By default, the video input clock to DaVinci is 27MHz (enough for NTSC D1 @ 30fps), if you do not change the resolution and change the refresh rate, then your pixel clock needs to change.  Many of our DaVinci parts (DM355, DM644x,...) can take input video clocks up to 75Mhz.  The question is, do you have the hardware in place to provide such a pixel clock.

The beautiful thing about Linux is that is open source and you have all the software driver source code at your disposal; therefore, as long as the hardware capability is present, you can certainly achieve this via the kernel provided in the DVSDK. 

Looking in the LSP included with the last couple of DM355 DVSDK releases (1.30.00.40 and 1.30.00.23) I am not seeing the /drivers/media/video/mt9p031.c file, rather there looks to be a mt9t001.c file that does not have the binning function you mention, so I am curious what kernel source tree you are using?

As long as the drivers are modified properly I do not see any reason to modify anything else in the kernel for something like this, as everything that would be changing would be at the driver level.

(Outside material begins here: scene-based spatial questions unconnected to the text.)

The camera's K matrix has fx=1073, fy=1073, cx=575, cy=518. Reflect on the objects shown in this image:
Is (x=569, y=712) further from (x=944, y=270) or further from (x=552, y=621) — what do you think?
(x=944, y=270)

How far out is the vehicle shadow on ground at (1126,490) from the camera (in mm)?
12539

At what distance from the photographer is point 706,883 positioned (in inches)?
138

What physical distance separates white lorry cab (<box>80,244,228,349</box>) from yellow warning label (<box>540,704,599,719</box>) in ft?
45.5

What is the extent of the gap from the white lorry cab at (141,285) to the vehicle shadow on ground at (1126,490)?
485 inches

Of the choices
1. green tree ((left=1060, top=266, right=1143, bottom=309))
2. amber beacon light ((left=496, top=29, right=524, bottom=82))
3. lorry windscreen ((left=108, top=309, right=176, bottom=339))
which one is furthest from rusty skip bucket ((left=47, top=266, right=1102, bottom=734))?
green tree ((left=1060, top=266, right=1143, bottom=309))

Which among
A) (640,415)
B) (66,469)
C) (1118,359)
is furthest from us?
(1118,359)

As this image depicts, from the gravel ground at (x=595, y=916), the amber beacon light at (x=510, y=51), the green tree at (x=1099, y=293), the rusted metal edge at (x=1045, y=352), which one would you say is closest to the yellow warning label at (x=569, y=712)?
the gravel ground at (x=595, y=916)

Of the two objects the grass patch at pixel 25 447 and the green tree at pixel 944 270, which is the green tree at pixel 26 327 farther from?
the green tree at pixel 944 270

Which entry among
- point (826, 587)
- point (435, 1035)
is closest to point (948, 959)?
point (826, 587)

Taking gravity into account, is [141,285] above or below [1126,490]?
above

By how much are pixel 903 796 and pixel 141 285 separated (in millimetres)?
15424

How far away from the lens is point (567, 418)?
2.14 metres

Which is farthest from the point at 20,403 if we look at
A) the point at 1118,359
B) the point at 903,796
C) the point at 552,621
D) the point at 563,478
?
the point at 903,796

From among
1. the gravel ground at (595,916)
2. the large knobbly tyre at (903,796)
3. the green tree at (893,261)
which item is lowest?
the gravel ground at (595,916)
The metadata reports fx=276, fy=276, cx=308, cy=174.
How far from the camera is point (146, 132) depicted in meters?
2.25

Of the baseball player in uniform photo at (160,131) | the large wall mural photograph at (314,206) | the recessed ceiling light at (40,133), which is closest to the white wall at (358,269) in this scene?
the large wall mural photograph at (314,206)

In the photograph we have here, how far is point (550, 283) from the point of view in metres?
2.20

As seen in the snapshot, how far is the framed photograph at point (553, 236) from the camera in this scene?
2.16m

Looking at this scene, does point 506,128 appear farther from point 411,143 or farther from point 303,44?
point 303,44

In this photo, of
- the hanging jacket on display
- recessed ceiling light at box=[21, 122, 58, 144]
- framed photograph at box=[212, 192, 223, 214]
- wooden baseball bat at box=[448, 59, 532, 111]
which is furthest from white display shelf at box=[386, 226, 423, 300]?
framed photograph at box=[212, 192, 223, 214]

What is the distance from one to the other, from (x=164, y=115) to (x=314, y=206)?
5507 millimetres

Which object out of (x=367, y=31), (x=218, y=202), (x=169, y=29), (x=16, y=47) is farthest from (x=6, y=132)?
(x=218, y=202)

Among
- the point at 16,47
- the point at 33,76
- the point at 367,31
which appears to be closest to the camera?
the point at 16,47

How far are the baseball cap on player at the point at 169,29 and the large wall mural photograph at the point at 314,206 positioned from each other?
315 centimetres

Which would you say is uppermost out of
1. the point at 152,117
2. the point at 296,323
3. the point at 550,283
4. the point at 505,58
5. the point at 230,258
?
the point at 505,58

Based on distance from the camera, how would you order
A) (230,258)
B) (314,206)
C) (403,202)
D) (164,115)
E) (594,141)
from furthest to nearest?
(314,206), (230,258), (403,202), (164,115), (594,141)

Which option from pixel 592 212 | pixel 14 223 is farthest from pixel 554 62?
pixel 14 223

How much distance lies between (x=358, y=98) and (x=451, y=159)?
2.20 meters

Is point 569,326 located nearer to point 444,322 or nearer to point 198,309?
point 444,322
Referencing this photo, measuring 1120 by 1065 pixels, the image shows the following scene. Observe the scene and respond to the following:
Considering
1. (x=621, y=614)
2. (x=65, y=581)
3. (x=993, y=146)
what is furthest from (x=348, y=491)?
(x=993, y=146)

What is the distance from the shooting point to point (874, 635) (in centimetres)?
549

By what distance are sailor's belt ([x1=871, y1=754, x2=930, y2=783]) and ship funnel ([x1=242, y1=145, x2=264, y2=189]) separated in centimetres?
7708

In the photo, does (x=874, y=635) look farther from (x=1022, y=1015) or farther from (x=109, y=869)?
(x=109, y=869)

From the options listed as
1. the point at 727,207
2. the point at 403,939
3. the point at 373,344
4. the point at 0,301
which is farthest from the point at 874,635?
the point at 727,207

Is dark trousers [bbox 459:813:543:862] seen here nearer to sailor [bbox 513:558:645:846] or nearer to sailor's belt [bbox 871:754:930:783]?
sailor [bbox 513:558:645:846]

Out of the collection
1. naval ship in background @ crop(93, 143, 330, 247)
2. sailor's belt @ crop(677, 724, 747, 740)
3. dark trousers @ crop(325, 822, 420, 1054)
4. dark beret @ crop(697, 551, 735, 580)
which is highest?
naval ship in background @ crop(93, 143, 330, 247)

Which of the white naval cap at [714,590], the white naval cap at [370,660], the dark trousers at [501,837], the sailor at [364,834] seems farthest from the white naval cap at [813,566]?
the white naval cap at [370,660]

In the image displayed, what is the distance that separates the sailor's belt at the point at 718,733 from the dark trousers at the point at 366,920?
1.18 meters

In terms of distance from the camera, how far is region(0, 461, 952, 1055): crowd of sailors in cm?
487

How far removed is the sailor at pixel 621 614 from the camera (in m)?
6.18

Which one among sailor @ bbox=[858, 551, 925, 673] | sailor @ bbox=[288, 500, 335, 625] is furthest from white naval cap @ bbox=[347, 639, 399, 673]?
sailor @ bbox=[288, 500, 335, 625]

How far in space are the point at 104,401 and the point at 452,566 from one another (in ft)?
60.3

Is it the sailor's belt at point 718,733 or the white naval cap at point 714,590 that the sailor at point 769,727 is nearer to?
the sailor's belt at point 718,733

Of course the application would also have to agree on the image size (the DVSDK demos may get confused by this), as well as be able to handle the frames at the rate you want, but the real work would be getting the settings right in the sensor and adjusting the buffers in the driver to handle the proper sizes.

We have an IP Net Cam from Appro.  It has this extra source file in it's kernel sources.

 I see some code in the application, that shoves a binning set function pointer into a structure, that seems to be passed to an Appro closed source AEW library.  The code path has been a little hard to follow.  But this is why I wonder what else is going on behind the scenes, and possibly in the DVSDK.

 In the kernel, some of the binning funtions are called from a dm355_vpfe.c (or similar - I don't have the code at home ;-).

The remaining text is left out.